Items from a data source
☆ ☆ ☆
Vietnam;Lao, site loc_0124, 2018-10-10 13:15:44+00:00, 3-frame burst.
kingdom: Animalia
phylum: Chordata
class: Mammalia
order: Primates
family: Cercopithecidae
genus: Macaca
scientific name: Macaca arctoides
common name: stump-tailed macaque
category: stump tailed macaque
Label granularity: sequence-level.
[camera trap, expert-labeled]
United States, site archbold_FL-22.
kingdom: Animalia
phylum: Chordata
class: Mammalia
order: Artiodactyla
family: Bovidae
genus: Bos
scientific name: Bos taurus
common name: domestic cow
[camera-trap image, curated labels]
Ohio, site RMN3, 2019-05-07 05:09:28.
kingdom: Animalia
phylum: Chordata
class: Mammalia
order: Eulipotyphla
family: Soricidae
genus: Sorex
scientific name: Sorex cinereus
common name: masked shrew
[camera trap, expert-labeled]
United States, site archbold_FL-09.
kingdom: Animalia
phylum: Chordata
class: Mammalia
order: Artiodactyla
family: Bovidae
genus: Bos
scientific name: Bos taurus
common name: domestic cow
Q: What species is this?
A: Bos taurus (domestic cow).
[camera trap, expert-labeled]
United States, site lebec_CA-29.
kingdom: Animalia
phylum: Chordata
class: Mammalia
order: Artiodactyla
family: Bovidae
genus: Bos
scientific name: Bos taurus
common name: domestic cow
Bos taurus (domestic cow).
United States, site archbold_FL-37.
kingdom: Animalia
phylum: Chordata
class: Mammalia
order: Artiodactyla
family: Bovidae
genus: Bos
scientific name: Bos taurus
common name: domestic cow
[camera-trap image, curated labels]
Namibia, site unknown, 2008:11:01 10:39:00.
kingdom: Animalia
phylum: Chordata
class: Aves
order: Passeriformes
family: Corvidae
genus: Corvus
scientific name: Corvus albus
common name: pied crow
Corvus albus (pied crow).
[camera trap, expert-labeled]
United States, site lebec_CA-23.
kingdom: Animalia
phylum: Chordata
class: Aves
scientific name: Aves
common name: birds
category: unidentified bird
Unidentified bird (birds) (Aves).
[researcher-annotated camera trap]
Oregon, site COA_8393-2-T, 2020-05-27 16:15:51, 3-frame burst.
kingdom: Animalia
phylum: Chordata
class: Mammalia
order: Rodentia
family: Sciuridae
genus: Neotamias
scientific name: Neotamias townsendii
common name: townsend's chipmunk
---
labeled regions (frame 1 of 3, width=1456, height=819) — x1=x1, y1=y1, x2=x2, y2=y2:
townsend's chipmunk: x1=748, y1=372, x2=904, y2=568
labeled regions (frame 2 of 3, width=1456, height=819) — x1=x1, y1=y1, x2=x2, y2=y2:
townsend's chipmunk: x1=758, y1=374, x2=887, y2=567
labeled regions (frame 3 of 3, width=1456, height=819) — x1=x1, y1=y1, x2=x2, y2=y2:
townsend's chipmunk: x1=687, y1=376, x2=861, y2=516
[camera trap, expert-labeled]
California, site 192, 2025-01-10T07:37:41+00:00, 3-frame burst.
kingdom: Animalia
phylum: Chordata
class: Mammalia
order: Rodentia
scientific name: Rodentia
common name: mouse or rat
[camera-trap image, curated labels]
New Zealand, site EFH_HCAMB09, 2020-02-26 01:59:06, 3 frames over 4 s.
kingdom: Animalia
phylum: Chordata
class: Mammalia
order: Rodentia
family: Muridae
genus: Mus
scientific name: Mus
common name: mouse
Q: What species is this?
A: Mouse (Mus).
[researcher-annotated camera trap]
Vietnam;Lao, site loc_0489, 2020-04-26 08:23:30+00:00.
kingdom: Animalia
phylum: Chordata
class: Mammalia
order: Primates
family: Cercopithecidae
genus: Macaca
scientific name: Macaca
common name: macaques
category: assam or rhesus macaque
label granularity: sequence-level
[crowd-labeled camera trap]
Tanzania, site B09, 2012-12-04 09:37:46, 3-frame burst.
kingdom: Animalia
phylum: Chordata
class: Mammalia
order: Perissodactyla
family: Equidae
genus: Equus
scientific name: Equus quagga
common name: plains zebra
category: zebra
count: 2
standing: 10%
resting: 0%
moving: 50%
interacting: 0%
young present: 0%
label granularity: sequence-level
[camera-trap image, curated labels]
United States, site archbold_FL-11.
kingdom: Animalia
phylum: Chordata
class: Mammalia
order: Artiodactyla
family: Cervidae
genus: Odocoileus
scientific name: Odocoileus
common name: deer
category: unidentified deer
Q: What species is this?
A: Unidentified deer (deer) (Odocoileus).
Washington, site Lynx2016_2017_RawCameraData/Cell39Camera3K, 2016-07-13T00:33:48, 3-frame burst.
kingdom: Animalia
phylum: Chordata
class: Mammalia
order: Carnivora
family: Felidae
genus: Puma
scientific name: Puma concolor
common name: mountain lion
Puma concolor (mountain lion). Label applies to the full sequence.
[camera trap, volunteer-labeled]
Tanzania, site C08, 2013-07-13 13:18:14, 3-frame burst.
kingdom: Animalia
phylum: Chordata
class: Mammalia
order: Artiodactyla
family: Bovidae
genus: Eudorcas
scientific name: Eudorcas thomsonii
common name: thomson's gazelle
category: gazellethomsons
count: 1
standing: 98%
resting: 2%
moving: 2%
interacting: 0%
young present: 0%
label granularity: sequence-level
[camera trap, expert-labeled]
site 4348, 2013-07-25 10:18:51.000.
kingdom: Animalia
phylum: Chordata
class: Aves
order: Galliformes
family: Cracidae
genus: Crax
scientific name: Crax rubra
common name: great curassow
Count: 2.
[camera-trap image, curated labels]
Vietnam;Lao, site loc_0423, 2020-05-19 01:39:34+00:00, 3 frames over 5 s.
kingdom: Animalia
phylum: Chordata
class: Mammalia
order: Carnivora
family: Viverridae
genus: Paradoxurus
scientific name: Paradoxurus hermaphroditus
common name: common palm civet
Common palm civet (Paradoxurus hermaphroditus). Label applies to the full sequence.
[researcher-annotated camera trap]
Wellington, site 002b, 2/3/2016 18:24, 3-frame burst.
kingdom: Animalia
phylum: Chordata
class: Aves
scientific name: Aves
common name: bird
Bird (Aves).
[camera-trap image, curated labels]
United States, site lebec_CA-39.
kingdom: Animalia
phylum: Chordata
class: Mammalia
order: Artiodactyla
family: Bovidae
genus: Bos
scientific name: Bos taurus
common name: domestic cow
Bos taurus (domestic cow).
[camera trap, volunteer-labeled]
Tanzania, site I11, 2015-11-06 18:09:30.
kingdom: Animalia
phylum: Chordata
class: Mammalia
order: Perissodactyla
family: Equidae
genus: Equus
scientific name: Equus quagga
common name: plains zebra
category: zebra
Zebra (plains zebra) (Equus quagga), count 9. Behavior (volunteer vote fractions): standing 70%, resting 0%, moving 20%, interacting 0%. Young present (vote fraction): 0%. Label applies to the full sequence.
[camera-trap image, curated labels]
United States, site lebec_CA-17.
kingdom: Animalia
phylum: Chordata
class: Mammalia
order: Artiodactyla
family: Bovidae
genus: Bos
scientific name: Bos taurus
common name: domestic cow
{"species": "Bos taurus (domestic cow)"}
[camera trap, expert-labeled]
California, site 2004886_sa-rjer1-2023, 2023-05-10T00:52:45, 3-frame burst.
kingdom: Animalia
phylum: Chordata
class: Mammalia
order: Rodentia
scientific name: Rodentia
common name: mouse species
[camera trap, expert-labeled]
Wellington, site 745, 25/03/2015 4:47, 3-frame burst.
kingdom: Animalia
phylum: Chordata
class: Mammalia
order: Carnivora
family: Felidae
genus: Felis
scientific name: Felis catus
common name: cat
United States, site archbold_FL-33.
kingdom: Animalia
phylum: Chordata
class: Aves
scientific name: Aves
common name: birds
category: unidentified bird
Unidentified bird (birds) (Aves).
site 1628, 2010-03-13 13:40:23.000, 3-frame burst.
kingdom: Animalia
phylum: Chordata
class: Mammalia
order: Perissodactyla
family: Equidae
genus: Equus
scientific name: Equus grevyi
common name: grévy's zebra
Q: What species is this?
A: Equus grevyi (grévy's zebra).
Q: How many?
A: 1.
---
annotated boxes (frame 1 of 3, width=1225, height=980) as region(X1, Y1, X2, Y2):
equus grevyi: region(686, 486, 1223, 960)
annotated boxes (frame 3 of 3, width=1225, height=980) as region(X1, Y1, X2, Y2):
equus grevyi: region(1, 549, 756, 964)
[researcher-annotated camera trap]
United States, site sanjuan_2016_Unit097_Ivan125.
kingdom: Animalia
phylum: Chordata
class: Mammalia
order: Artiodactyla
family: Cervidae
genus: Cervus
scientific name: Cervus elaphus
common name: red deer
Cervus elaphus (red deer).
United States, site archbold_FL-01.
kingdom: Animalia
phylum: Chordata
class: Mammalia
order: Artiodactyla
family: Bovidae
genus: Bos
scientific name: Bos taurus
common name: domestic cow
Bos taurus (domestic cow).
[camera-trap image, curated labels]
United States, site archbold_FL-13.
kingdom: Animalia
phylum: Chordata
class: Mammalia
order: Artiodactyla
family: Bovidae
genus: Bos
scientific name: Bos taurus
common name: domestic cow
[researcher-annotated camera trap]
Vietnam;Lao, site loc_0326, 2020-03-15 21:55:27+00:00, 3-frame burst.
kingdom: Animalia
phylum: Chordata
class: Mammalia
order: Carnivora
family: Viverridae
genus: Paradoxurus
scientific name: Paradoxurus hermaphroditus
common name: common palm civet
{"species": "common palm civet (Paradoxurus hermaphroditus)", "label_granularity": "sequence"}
☆ ☆ ☆
#### HOW TO COMPLETE THIS TASK:
Each line above from the one with "2016-07-13T00:33:48, 3-frame burst." up to and including the one with "scientific name: Puma concolor" must be set down exactly, and no line outside that span may appear.

#### TASK RESPONSE:
Washington, site Lynx2016_2017_RawCameraData/Cell39Camera3K, 2016-07-13T00:33:48, 3-frame burst.
kingdom: Animalia
phylum: Chordata
class: Mammalia
order: Carnivora
family: Felidae
genus: Puma
scientific name: Puma concolor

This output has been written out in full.